## TEXT SHOWN
>>>>
Text Fingerprinting: Extracts text and compares its hash. Identical text content with similar layout boosts confidence significantly.
Strategic Sampling: For long documents, it analyzes a subset of pages ($\sqrt{n} + 2$) to estimate similarity.
Full Analysis: If needed, it performs a complete page-by-page comparison using perceptual hashing (dHash and pHash).

Rendering is powered by PDFium via WebAssembly, and the analysis is fully concurrent to make the most of multi-core CPUs.

Installation

CLI

go install github.com/asafshitrit/pdfcmp/cmd/pdfcmp@latest

From source

git clone https://github.com/asaf-shitrit/pdfcmp.git
cd pdfcmp
make build

Usage

CLI

The simplest way to compare two files:

pdfcmp compare file1.pdf file2.pdf

Exit code is 0 if similar, 1 if different.

Common flags:

--threshold 0.98: Adjust similarity sensitivity (default is 0.95).
--sampling all: Scan every page instead of using the sampling heuristic.
<<<<
## DIRECTIVE 1
Edit everything from "pdfcmp compare file1.pdf" down to "(default is 0.95)." in the PDF comparison text so that "strictness" replaces "sensitivity", and write out the edited passage.
## DIRECTIVE 2
Resume the PDF comparison text after its final line.

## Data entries
>>>>
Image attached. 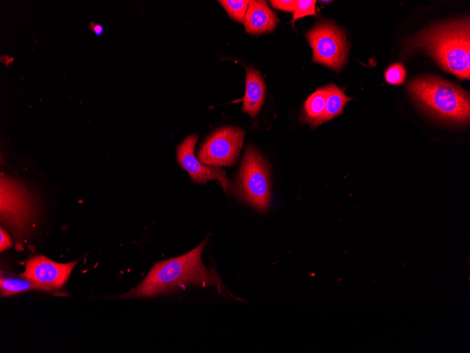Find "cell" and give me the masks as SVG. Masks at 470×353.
<instances>
[{
    "mask_svg": "<svg viewBox=\"0 0 470 353\" xmlns=\"http://www.w3.org/2000/svg\"><path fill=\"white\" fill-rule=\"evenodd\" d=\"M244 140V132L228 126L213 131L199 147L197 159L205 165L231 166L236 163Z\"/></svg>",
    "mask_w": 470,
    "mask_h": 353,
    "instance_id": "obj_6",
    "label": "cell"
},
{
    "mask_svg": "<svg viewBox=\"0 0 470 353\" xmlns=\"http://www.w3.org/2000/svg\"><path fill=\"white\" fill-rule=\"evenodd\" d=\"M197 140V135H190L178 145L177 159L179 164L188 172L192 181L203 184L210 180H217L224 192L229 191L231 184L225 171L217 166L205 165L196 157L194 150Z\"/></svg>",
    "mask_w": 470,
    "mask_h": 353,
    "instance_id": "obj_8",
    "label": "cell"
},
{
    "mask_svg": "<svg viewBox=\"0 0 470 353\" xmlns=\"http://www.w3.org/2000/svg\"><path fill=\"white\" fill-rule=\"evenodd\" d=\"M218 2H220V4L223 6L231 19L244 24L249 1L220 0Z\"/></svg>",
    "mask_w": 470,
    "mask_h": 353,
    "instance_id": "obj_15",
    "label": "cell"
},
{
    "mask_svg": "<svg viewBox=\"0 0 470 353\" xmlns=\"http://www.w3.org/2000/svg\"><path fill=\"white\" fill-rule=\"evenodd\" d=\"M246 90L243 111L254 117L261 109L265 95V84L258 70L246 68Z\"/></svg>",
    "mask_w": 470,
    "mask_h": 353,
    "instance_id": "obj_11",
    "label": "cell"
},
{
    "mask_svg": "<svg viewBox=\"0 0 470 353\" xmlns=\"http://www.w3.org/2000/svg\"><path fill=\"white\" fill-rule=\"evenodd\" d=\"M412 97L427 111L444 120L469 121V94L458 86L437 77H422L409 83Z\"/></svg>",
    "mask_w": 470,
    "mask_h": 353,
    "instance_id": "obj_3",
    "label": "cell"
},
{
    "mask_svg": "<svg viewBox=\"0 0 470 353\" xmlns=\"http://www.w3.org/2000/svg\"><path fill=\"white\" fill-rule=\"evenodd\" d=\"M278 23L276 13L269 8L266 1H249L244 21L246 32L251 35L271 32Z\"/></svg>",
    "mask_w": 470,
    "mask_h": 353,
    "instance_id": "obj_10",
    "label": "cell"
},
{
    "mask_svg": "<svg viewBox=\"0 0 470 353\" xmlns=\"http://www.w3.org/2000/svg\"><path fill=\"white\" fill-rule=\"evenodd\" d=\"M88 27L89 29L97 36H100L103 33V27L101 25L96 23L95 22H90Z\"/></svg>",
    "mask_w": 470,
    "mask_h": 353,
    "instance_id": "obj_20",
    "label": "cell"
},
{
    "mask_svg": "<svg viewBox=\"0 0 470 353\" xmlns=\"http://www.w3.org/2000/svg\"><path fill=\"white\" fill-rule=\"evenodd\" d=\"M0 58L1 61L6 66L12 63L14 61V58L13 57H10L6 54L1 55Z\"/></svg>",
    "mask_w": 470,
    "mask_h": 353,
    "instance_id": "obj_21",
    "label": "cell"
},
{
    "mask_svg": "<svg viewBox=\"0 0 470 353\" xmlns=\"http://www.w3.org/2000/svg\"><path fill=\"white\" fill-rule=\"evenodd\" d=\"M315 0H298L296 2L292 23L296 20L310 15H316Z\"/></svg>",
    "mask_w": 470,
    "mask_h": 353,
    "instance_id": "obj_17",
    "label": "cell"
},
{
    "mask_svg": "<svg viewBox=\"0 0 470 353\" xmlns=\"http://www.w3.org/2000/svg\"><path fill=\"white\" fill-rule=\"evenodd\" d=\"M312 48V61L334 70H341L346 62L348 45L344 32L331 22L324 21L306 32Z\"/></svg>",
    "mask_w": 470,
    "mask_h": 353,
    "instance_id": "obj_5",
    "label": "cell"
},
{
    "mask_svg": "<svg viewBox=\"0 0 470 353\" xmlns=\"http://www.w3.org/2000/svg\"><path fill=\"white\" fill-rule=\"evenodd\" d=\"M234 193L258 211H267L271 196L269 172L265 160L253 145L249 144L244 152Z\"/></svg>",
    "mask_w": 470,
    "mask_h": 353,
    "instance_id": "obj_4",
    "label": "cell"
},
{
    "mask_svg": "<svg viewBox=\"0 0 470 353\" xmlns=\"http://www.w3.org/2000/svg\"><path fill=\"white\" fill-rule=\"evenodd\" d=\"M430 55L445 70L459 78H470L469 20L462 19L431 27L412 42Z\"/></svg>",
    "mask_w": 470,
    "mask_h": 353,
    "instance_id": "obj_2",
    "label": "cell"
},
{
    "mask_svg": "<svg viewBox=\"0 0 470 353\" xmlns=\"http://www.w3.org/2000/svg\"><path fill=\"white\" fill-rule=\"evenodd\" d=\"M406 78V70L402 63H398L390 66L386 73L385 79L391 85H400Z\"/></svg>",
    "mask_w": 470,
    "mask_h": 353,
    "instance_id": "obj_16",
    "label": "cell"
},
{
    "mask_svg": "<svg viewBox=\"0 0 470 353\" xmlns=\"http://www.w3.org/2000/svg\"><path fill=\"white\" fill-rule=\"evenodd\" d=\"M77 262L60 264L44 255H36L25 262V270L19 276L34 283L43 291L58 290L67 282Z\"/></svg>",
    "mask_w": 470,
    "mask_h": 353,
    "instance_id": "obj_7",
    "label": "cell"
},
{
    "mask_svg": "<svg viewBox=\"0 0 470 353\" xmlns=\"http://www.w3.org/2000/svg\"><path fill=\"white\" fill-rule=\"evenodd\" d=\"M13 245L12 240L7 232L2 228H0V250L1 252L11 248Z\"/></svg>",
    "mask_w": 470,
    "mask_h": 353,
    "instance_id": "obj_19",
    "label": "cell"
},
{
    "mask_svg": "<svg viewBox=\"0 0 470 353\" xmlns=\"http://www.w3.org/2000/svg\"><path fill=\"white\" fill-rule=\"evenodd\" d=\"M328 89V85L317 89L305 102L301 120L308 123L312 128H316L322 123Z\"/></svg>",
    "mask_w": 470,
    "mask_h": 353,
    "instance_id": "obj_12",
    "label": "cell"
},
{
    "mask_svg": "<svg viewBox=\"0 0 470 353\" xmlns=\"http://www.w3.org/2000/svg\"><path fill=\"white\" fill-rule=\"evenodd\" d=\"M328 87V94L322 123L331 120L341 114L343 111L345 104L352 99V98L345 94L344 88L341 89L334 84H329Z\"/></svg>",
    "mask_w": 470,
    "mask_h": 353,
    "instance_id": "obj_13",
    "label": "cell"
},
{
    "mask_svg": "<svg viewBox=\"0 0 470 353\" xmlns=\"http://www.w3.org/2000/svg\"><path fill=\"white\" fill-rule=\"evenodd\" d=\"M206 240L190 252L175 258L155 263L143 281L136 287L118 297H151L167 294L187 285H215L222 292L217 273L208 269L201 259Z\"/></svg>",
    "mask_w": 470,
    "mask_h": 353,
    "instance_id": "obj_1",
    "label": "cell"
},
{
    "mask_svg": "<svg viewBox=\"0 0 470 353\" xmlns=\"http://www.w3.org/2000/svg\"><path fill=\"white\" fill-rule=\"evenodd\" d=\"M271 5L277 9L293 13L296 1L294 0H271Z\"/></svg>",
    "mask_w": 470,
    "mask_h": 353,
    "instance_id": "obj_18",
    "label": "cell"
},
{
    "mask_svg": "<svg viewBox=\"0 0 470 353\" xmlns=\"http://www.w3.org/2000/svg\"><path fill=\"white\" fill-rule=\"evenodd\" d=\"M0 290L1 297L11 296L30 290H42L37 285L30 280L2 276L0 279Z\"/></svg>",
    "mask_w": 470,
    "mask_h": 353,
    "instance_id": "obj_14",
    "label": "cell"
},
{
    "mask_svg": "<svg viewBox=\"0 0 470 353\" xmlns=\"http://www.w3.org/2000/svg\"><path fill=\"white\" fill-rule=\"evenodd\" d=\"M33 202L20 190L11 191L1 183V216L8 228L21 235L28 228L34 219Z\"/></svg>",
    "mask_w": 470,
    "mask_h": 353,
    "instance_id": "obj_9",
    "label": "cell"
}]
</instances>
<<<<
## WRITTEN REPLY 1
pdfcmp compare file1.pdf file2.pdf

Exit code is 0 if similar, 1 if different.

Common flags:

--threshold 0.98: Adjust similarity strictness (default is 0.95).

## WRITTEN REPLY 2
--format json: Get detailed results in JSON format.
-v: Show progress and stage information.

To only check if files are bit-to-bit identical:

pdfcmp quick file1.pdf file2.pdf

Library

import (
    "context"
    "fmt"
    "github.com/asafshitrit/pdfcmp/pkg/compare"
)

func main() {
    cmp, _ := compare.New(compare.WithThreshold(0.98))
    defer cmp.Close()

    result, _ := cmp.Compare(context.Background(), "a.pdf", "b.pdf")
    if result.Similar {
        fmt.Printf("Match! Score: %.2f%%\n", result.SimilarityScore * 100)
    }
}

Performance

Benchmarks run on Apple M2 Pro with various PDF types (single-page, small 4-page, medium 10-page, large 30-page, and extra-large documents):

Fast-Path Optimizations

Scenario	Time	Notes
Identical files (self-compare)	3.9μs	Text-first optimization bypasses rendering
Small identical (4 pages)	4.6μs	Early exit after metadata check
Byte-only mode	8.0μs	xxHash64 at ~8 GB/s

Full Visual Comparison

Document Size	Pages	Time	Throughput
Small	4	129ms	31 pages/sec
Medium	10	511ms	20 pages/sec
Large	30	1.54s	74 pages/sec

Sampling Strategies (10-page document)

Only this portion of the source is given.